Exercise directions:
Please extract every row below, reproducing each line verbatim.

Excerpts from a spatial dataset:
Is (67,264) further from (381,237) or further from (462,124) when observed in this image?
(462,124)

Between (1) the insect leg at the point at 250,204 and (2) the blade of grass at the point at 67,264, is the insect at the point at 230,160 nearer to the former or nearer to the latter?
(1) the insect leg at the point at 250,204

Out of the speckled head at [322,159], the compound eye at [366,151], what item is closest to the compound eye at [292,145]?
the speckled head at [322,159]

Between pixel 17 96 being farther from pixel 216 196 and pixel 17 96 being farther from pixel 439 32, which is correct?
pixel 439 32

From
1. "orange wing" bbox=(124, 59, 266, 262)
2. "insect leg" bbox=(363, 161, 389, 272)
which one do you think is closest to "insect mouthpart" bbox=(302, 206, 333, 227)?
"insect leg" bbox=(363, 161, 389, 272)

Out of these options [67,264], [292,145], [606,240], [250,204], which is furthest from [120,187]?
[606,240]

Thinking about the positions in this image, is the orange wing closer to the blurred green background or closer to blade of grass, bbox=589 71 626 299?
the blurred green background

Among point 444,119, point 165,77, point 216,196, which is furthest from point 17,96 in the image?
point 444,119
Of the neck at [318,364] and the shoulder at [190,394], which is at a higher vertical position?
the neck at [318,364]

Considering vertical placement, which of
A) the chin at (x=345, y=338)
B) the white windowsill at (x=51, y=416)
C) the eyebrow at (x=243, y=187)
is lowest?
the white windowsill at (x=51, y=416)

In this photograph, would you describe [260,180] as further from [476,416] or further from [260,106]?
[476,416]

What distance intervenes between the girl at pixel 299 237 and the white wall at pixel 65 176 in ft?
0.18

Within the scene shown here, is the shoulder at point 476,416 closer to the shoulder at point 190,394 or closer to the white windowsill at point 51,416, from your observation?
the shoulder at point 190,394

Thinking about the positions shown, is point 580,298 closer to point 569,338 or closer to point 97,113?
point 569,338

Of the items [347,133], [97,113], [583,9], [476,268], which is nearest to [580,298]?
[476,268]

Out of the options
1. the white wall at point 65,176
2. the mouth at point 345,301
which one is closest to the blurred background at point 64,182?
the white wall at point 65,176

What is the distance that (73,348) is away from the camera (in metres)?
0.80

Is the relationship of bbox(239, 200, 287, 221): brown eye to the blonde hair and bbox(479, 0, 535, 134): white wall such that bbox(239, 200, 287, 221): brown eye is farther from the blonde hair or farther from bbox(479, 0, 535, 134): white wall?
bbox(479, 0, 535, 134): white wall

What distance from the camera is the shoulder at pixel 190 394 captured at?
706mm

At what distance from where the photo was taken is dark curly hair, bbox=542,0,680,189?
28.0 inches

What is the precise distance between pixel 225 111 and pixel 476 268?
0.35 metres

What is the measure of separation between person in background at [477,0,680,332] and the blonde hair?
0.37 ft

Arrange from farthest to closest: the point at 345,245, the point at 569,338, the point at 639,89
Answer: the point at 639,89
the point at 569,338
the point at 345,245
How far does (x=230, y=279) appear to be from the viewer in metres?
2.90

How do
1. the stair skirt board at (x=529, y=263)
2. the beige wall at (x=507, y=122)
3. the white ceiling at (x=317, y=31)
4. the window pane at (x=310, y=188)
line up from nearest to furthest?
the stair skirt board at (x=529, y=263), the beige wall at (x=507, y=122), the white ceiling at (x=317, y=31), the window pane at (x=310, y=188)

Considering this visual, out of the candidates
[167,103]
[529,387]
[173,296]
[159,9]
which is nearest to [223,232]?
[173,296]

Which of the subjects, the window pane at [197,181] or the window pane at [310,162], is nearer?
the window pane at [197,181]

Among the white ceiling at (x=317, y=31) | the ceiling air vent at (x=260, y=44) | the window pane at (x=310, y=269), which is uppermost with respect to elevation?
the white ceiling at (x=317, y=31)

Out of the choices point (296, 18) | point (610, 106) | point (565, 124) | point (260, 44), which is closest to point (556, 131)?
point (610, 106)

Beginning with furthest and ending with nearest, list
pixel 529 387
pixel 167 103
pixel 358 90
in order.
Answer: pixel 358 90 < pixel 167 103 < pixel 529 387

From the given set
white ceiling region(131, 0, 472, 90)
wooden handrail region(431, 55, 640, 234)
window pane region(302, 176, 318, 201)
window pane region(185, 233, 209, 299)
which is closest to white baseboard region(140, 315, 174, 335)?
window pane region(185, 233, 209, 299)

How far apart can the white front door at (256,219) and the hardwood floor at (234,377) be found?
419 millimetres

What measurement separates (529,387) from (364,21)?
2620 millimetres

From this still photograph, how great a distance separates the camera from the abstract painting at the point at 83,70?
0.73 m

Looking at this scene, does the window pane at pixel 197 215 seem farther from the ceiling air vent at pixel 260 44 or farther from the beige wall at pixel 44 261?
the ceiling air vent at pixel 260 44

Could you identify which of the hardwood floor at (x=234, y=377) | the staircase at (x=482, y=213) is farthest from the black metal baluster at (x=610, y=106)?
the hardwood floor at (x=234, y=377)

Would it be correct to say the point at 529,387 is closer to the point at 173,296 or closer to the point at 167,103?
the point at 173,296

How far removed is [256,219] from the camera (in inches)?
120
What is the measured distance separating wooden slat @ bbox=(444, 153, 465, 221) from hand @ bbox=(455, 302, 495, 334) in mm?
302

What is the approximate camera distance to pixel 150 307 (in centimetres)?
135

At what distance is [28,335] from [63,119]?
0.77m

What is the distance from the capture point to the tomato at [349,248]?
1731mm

Result of the exercise:
Is (67,264) further from (381,237) or further from (462,124) when observed in this image?
(462,124)

Between (1) the insect leg at the point at 250,204 and (2) the blade of grass at the point at 67,264, is the insect at the point at 230,160 nearer to the former or nearer to the latter?
(1) the insect leg at the point at 250,204

Out of the speckled head at [322,159], the compound eye at [366,151], what item is closest to the compound eye at [292,145]?
the speckled head at [322,159]

Between pixel 17 96 being farther from pixel 216 196 and pixel 17 96 being farther from pixel 439 32, which is correct?
pixel 439 32

From
1. "orange wing" bbox=(124, 59, 266, 262)
2. "insect leg" bbox=(363, 161, 389, 272)
which one do you think is closest to "insect mouthpart" bbox=(302, 206, 333, 227)?
"insect leg" bbox=(363, 161, 389, 272)

Out of these options [67,264], [292,145], [606,240], [250,204], which is furthest from [120,187]?
[606,240]

Thinking about the positions in this image, is the orange wing closer to the blurred green background or closer to blade of grass, bbox=589 71 626 299?
the blurred green background

Among point 444,119, point 165,77, point 216,196, which is furthest from point 17,96 in the image?
point 444,119
Of the neck at [318,364] and the shoulder at [190,394], which is at a higher vertical position?
the neck at [318,364]

Considering vertical placement, which of
A) the chin at (x=345, y=338)
B) the white windowsill at (x=51, y=416)
C) the eyebrow at (x=243, y=187)
is lowest?
the white windowsill at (x=51, y=416)

In this photograph, would you describe [260,180] as further from [476,416] or further from [260,106]?
[476,416]

What distance intervenes between the girl at pixel 299 237 and the white wall at pixel 65 176 in ft?
0.18

Within the scene shown here, is the shoulder at point 476,416 closer to the shoulder at point 190,394 or closer to the white windowsill at point 51,416, from your observation?
the shoulder at point 190,394

Thinking about the positions shown, is point 580,298 closer to point 569,338 or closer to point 97,113?
point 569,338

Of the items [347,133], [97,113], [583,9], [476,268], which is nearest to [580,298]?
[476,268]

Out of the options
1. the white wall at point 65,176
2. the mouth at point 345,301
which one is closest to the blurred background at point 64,182?
the white wall at point 65,176

What is the distance that (73,348) is away from the camera (in metres)?
0.80

Is the relationship of bbox(239, 200, 287, 221): brown eye to the blonde hair and bbox(479, 0, 535, 134): white wall such that bbox(239, 200, 287, 221): brown eye is farther from the blonde hair or farther from bbox(479, 0, 535, 134): white wall?
bbox(479, 0, 535, 134): white wall

What distance from the camera is the shoulder at pixel 190 394 captured at?
706mm

At what distance from where the photo was taken is dark curly hair, bbox=542,0,680,189?
28.0 inches

What is the precise distance between pixel 225 111 and pixel 476 268?
0.35 metres

What is the measure of separation between person in background at [477,0,680,332] and the blonde hair?
0.37 ft

Arrange from farthest to closest: the point at 345,245, the point at 569,338, the point at 639,89
Answer: the point at 639,89
the point at 569,338
the point at 345,245
How far does (x=230, y=279) appear to be from the viewer in metres?
2.90

How do
1. the stair skirt board at (x=529, y=263)
2. the beige wall at (x=507, y=122)
3. the white ceiling at (x=317, y=31)
4. the window pane at (x=310, y=188)
line up from nearest to furthest?
the stair skirt board at (x=529, y=263), the beige wall at (x=507, y=122), the white ceiling at (x=317, y=31), the window pane at (x=310, y=188)

Considering this visual, out of the candidates
[167,103]
[529,387]
[173,296]
[159,9]
which is nearest to [223,232]?
[173,296]

Which of the subjects, the window pane at [197,181] or the window pane at [310,162], is nearer?
the window pane at [197,181]

Among the white ceiling at (x=317, y=31) | the ceiling air vent at (x=260, y=44) | the window pane at (x=310, y=269), which is uppermost with respect to elevation?
the white ceiling at (x=317, y=31)

Out of the choices point (296, 18) | point (610, 106) | point (565, 124) | point (260, 44), which is closest to point (556, 131)?
point (610, 106)

Beginning with furthest and ending with nearest, list
pixel 529 387
pixel 167 103
pixel 358 90
in order.
Answer: pixel 358 90 < pixel 167 103 < pixel 529 387

From the given set
white ceiling region(131, 0, 472, 90)
wooden handrail region(431, 55, 640, 234)
window pane region(302, 176, 318, 201)
window pane region(185, 233, 209, 299)
which is closest to white baseboard region(140, 315, 174, 335)?
window pane region(185, 233, 209, 299)

How far apart can the white front door at (256,219) and the hardwood floor at (234,377) be found?
419 millimetres

What measurement separates (529,387) from (364,21)?
2620 millimetres

From this still photograph, how great a distance separates the camera from the abstract painting at the point at 83,70?
0.73 m

Looking at this scene, does the window pane at pixel 197 215 seem farther from the ceiling air vent at pixel 260 44 or farther from the beige wall at pixel 44 261?
the ceiling air vent at pixel 260 44

Could you identify which of the hardwood floor at (x=234, y=377) | the staircase at (x=482, y=213) is farthest from the black metal baluster at (x=610, y=106)?
the hardwood floor at (x=234, y=377)

Would it be correct to say the point at 529,387 is closer to the point at 173,296 or closer to the point at 167,103?
the point at 173,296

How far removed is [256,219] from the camera (in inches)?
120
What is the measured distance separating wooden slat @ bbox=(444, 153, 465, 221) from hand @ bbox=(455, 302, 495, 334) in mm?
302

What is the approximate camera distance to pixel 150 307 (in centimetres)?
135

At what distance is [28,335] from [63,119]?
0.77m

What is the distance from the capture point to the tomato at [349,248]?
1731mm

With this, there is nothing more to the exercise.